My day starts at 5.30am when I wake up and get ready. Then I rouse my children and help them prepare for school.
My son attends the school where I work, so we make the short journey together, alongside other pupils who merrily wish me a good morning. As we walk, my son and I discuss the advantages of leaving the car at home - by avoiding the queue of traffic we manage to arrive on time.
Guru Nanak Sikh Academy is based in the borough of Hillingdon in West London. It's a faith school that was established in 1999 as a voluntary-aided institution. In November 2010 it became an academy. Two years later, it merged with the local primary to become an all-through academy catering for four- to 18-year-olds. It is heavily oversubscribed, with a large waiting list across all year groups.
My job title is cover supervisor and my role is to provide cover wherever a teacher is absent. I hear a lot of horror stories about the hell teachers endure at other secondaries, which makes me feel proud and privileged that I work at a good school and am able to do my job without any major behavioural problems.
At 7.45am I'm given a timetable of the lessons I am expected to cover that day - I call it my "lucky bag". It all depends on the number of absent teachers and whether any staff members are on school trips or attending courses.
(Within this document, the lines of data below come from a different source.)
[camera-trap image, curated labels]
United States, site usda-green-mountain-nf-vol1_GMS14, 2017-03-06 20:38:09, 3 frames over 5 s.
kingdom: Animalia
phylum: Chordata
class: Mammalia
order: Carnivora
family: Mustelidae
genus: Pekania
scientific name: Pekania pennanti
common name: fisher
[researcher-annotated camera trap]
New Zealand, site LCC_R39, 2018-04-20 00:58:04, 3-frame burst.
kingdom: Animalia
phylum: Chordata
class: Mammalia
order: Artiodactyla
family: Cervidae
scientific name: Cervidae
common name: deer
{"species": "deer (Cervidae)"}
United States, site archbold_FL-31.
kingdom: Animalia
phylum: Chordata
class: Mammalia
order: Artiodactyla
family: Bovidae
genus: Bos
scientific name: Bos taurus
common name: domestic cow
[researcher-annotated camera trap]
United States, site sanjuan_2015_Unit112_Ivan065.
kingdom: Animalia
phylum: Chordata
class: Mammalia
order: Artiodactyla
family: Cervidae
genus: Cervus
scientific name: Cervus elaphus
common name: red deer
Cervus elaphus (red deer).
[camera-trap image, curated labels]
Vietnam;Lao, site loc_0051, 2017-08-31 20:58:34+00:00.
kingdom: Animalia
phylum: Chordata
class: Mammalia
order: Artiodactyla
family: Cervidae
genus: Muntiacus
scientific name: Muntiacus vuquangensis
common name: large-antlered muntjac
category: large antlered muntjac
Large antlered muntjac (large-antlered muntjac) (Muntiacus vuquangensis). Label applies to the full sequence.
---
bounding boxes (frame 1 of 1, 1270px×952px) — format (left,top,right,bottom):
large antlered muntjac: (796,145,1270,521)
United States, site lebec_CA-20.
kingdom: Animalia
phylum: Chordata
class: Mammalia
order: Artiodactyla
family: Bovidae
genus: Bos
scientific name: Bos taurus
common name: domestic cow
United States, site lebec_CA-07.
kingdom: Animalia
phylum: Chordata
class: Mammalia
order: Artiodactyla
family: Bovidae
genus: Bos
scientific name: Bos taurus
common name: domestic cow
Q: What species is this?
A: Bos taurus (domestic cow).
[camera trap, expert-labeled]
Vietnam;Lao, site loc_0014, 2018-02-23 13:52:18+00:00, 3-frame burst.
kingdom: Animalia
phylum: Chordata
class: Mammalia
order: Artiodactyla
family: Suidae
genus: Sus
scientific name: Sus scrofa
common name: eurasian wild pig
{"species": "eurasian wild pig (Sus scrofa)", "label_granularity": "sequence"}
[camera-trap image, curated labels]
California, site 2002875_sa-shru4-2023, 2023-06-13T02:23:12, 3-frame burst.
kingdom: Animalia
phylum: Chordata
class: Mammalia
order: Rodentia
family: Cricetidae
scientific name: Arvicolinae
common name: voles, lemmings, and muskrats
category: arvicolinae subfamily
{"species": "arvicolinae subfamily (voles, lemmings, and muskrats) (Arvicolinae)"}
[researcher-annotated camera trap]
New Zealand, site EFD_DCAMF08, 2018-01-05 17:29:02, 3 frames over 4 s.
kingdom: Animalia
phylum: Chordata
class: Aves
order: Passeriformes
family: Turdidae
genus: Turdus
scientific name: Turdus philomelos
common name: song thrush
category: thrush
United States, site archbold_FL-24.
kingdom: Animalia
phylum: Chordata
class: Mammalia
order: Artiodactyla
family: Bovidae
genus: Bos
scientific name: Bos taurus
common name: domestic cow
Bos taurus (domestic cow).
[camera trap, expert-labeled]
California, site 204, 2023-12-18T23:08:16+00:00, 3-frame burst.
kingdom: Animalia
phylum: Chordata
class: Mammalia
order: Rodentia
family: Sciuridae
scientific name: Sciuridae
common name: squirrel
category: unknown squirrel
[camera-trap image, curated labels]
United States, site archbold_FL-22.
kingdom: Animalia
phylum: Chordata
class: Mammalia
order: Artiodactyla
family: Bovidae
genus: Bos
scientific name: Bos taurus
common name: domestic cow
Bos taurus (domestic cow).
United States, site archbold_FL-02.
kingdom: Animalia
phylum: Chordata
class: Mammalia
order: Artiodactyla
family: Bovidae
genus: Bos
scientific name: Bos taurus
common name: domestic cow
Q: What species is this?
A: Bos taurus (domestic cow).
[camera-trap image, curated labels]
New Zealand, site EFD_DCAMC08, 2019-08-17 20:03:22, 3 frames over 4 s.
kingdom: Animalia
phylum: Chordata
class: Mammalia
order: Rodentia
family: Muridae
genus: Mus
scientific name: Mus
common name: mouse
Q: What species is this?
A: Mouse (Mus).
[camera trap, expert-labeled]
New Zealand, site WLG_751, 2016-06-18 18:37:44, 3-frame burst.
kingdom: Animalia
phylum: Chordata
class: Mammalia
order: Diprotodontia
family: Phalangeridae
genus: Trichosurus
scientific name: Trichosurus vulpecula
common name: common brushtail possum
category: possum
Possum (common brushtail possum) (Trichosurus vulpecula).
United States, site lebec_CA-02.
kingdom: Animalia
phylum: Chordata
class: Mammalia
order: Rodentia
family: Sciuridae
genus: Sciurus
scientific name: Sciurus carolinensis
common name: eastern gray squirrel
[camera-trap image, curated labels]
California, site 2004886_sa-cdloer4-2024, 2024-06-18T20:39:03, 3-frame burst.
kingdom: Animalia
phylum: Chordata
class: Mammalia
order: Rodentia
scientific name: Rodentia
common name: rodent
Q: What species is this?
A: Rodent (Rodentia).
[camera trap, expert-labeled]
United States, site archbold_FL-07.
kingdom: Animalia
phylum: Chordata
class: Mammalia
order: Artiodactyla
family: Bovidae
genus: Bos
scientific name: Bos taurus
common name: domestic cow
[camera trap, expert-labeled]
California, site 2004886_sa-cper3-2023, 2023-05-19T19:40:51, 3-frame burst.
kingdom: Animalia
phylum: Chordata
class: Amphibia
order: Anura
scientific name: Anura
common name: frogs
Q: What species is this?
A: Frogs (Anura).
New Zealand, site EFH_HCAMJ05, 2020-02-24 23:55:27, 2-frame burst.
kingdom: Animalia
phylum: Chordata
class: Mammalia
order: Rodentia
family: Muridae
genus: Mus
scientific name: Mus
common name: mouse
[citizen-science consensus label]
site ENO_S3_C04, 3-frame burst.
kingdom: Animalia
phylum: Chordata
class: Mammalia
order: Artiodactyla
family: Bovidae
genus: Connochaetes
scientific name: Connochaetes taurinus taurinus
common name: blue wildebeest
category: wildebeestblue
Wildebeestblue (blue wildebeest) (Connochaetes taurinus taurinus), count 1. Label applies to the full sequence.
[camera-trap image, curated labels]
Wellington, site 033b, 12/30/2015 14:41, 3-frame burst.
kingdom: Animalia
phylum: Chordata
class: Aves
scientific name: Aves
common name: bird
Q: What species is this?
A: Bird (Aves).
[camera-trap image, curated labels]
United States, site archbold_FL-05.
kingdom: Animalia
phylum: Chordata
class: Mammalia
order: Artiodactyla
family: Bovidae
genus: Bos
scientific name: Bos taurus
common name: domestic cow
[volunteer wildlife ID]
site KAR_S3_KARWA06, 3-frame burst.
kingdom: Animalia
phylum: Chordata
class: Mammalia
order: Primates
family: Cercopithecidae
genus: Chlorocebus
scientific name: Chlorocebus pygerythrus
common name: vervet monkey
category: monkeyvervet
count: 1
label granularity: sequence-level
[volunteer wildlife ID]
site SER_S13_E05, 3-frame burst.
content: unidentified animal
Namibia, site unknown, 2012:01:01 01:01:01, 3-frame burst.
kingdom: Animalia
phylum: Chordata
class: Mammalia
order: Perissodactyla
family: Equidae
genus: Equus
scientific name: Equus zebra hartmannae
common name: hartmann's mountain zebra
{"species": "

It may be maths with Year 7 (aged 11-12), geography with Year 11 or Sikh studies with Year 9. No two days are the same and it is the thrill of the unknown timetable that makes every day so fulfilling. Walking through the corridors and hearing pupils ask "Are you covering us today, Miss?", then hearing their groans when I say "No, not today", makes my job so worthwhile and makes me feel especially valued.
As the academy is a faith school, an integral part of the education we provide involves a daily visit to the gurdwara, the Sikh place of worship. Prayers are recited in the morning and the Hukamnama (similar to a command) is taken from the Guru Granth Sahib (the Sikh book of scriptures).
With seven 45-minute lessons in a day, a 20-minute break in the morning and one hour for lunch, home time at 3.15pm comes quickly. I pop over to the primary part of the school, collect my son and walk home, where I enjoy the rest of the evening in the garden.
I use the time to catch up on the growing pile of studying I have to do for my teaching degree, which I have recently started on my journey towards becoming a qualified teacher. But it's not easy: as well as trying to study, I also have to prepare dinner and make sure the children's homework is complete before I get them ready for bed.
Once that's done, it's time to catch up on EastEnders before putting myself to bed, too.